# [derive(Clone)] Is Broken

Original Article ↗ Hacker News Discussion ↗

Core issue with #[derive(Clone)]

  • Thread centers on the fact that #[derive(Clone)] adds bounds like T: Clone on generic types, even when only the fields need to be Clone.
  • Example: struct Foo<T>(Arc<T>) is derive-failing today because T: Clone is required, though Arc<T>: Clone needs no such bound.
  • This also affects other derivable traits (Debug, PartialEq, etc.), making derive less useful for many generic types and for phantom parameters.

Historical and type-system constraints

  • Linked design notes explain the original choice: “perfect derive” (deriving from field requirements) used to be blocked by:
    • Need to allow cyclic trait reasoning (like for auto traits Send/Sync), which is hard to keep sound.
    • A semver hazard: derived bounds would silently change when private fields change (e.g., switching from Rc<T> to T in a list type alters when List<T>: Clone holds).
  • Some argue this is now mostly a policy/semver question, not a hard technical blocker.

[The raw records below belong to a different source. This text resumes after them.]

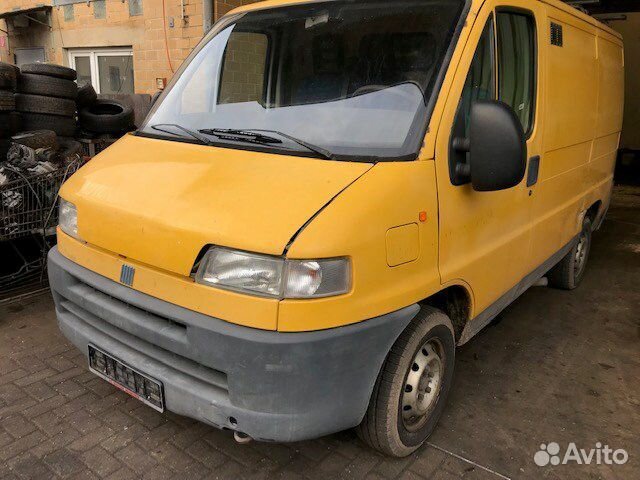 Разборки фиат дукато елабуга. Авторазборы фиат дукато. Ducato boxer 250 глушитель. Разборки фиат дукато елабуга. Разборки фиат дукато елабуга.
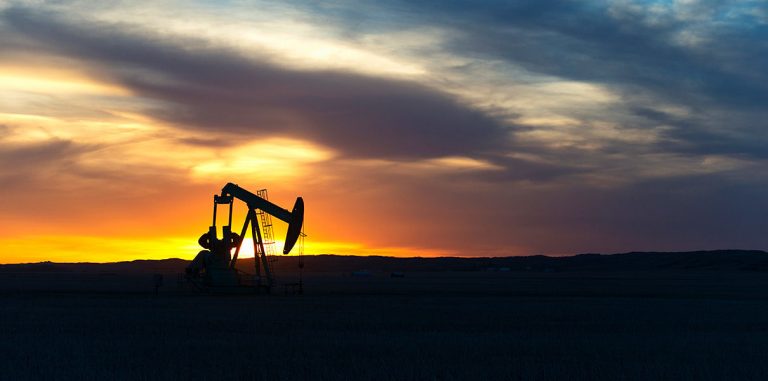 В России опробуют лазерный сенсор для поиска нефти и газа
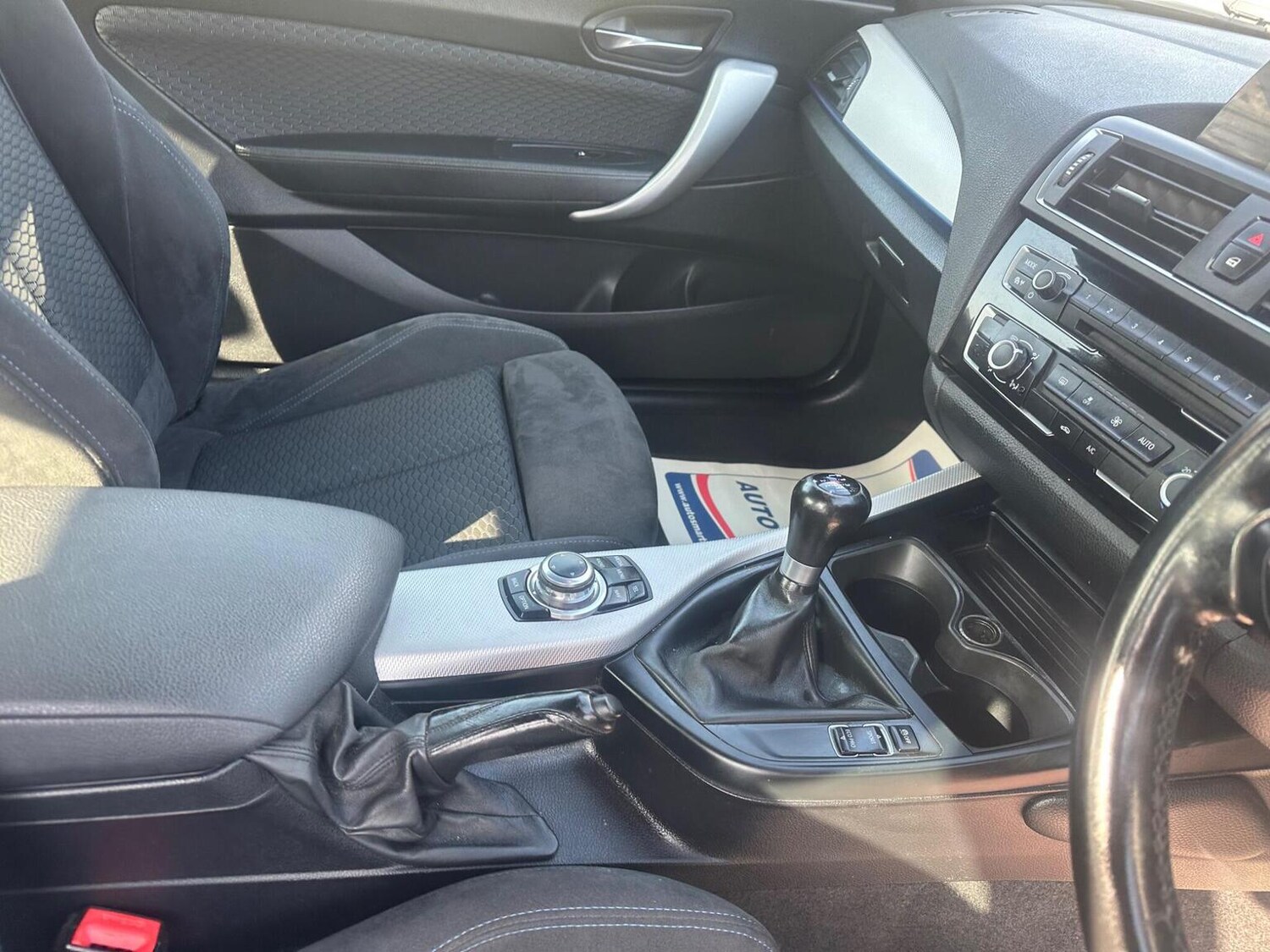 Used BMW 2 Series 2016 for sale - 77766523: Photo 16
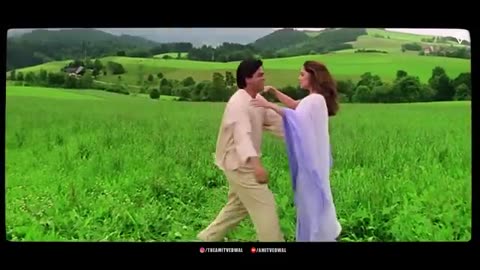 Song title of the meeting with the meeting 🤝🤝 to kya kaise to wo boli na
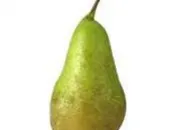 Quiz Quel est ce fruit ?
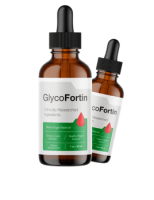 Glycoifortin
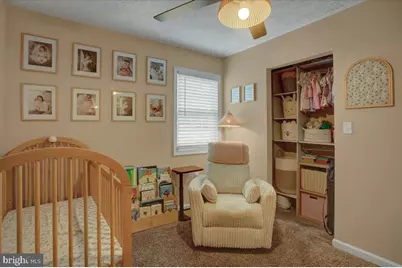 1020 Brandon Drive, Chambersburg, PA 17201 - Photo 35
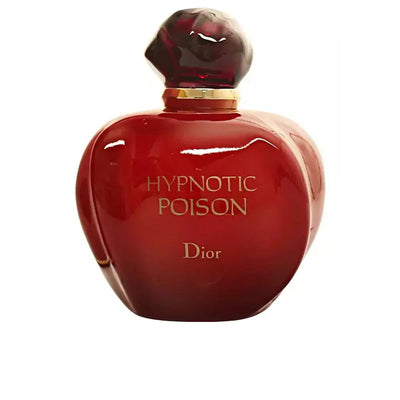 Hypnotic poison eau de toilette -suihke 100 ml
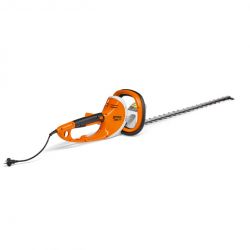 Stihl Electric Hedge Trimmer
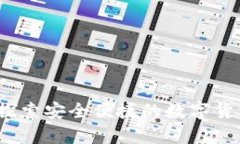 比特币TP钱包：探索安全便捷的数字货币存储解决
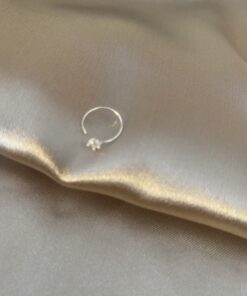 Halka Tek Taş Hızma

Workarounds and proposed improvements

  • Several crates implement “perfect derive” or allow explicit where-like annotations on derive to override bounds, sometimes with escape hatches for cycles.
  • Suggestions:
    • Allow explicit bound syntax inside derive (e.g. #[derive(Clone(bounds(Arc<T>: Clone)))]).
    • Add attributes to exclude fields from auto-derives (#[noderive(Clone)] style).
    • Keep derive simple in std and rely on crates for advanced behavior.

Developer experience and error messages

  • Multiple commenters report being badly confused the first time they hit this, especially when all fields are obviously Clone but the type isn’t.
  • Current diagnostics tend to point at the inner type (“implement Clone for T”), often suggesting the wrong fix.
  • There is a concrete request to improve the error message by explaining that derive inserted overly restrictive bounds and suggesting a manual impl as a fix.

Comparisons and broader language debates

  • Haskell’s deriving was cited; correction: Haskell effectively does “perfect derive” by constraining only field types.
  • Long subthreads debate Rust vs Haskell features (strictness, linear/affine types) and Rust vs C++ complexity, macros, and ecosystem bloat.
  • Some see Rust derive as a useful convenience whose edge cases don’t justify extra complexity; others see this quirk as an unnecessary “sharp edge” that undercuts Rust’s usual ergonomics.

LLMs and boilerplate

  • One branch argues that LLMs can generate and maintain manual impls, reducing the need for richer derive mechanisms.
  • Others are skeptical, pointing to hallucinations, overconfident wrong answers, and the risk of developers not recognizing subtle mistakes.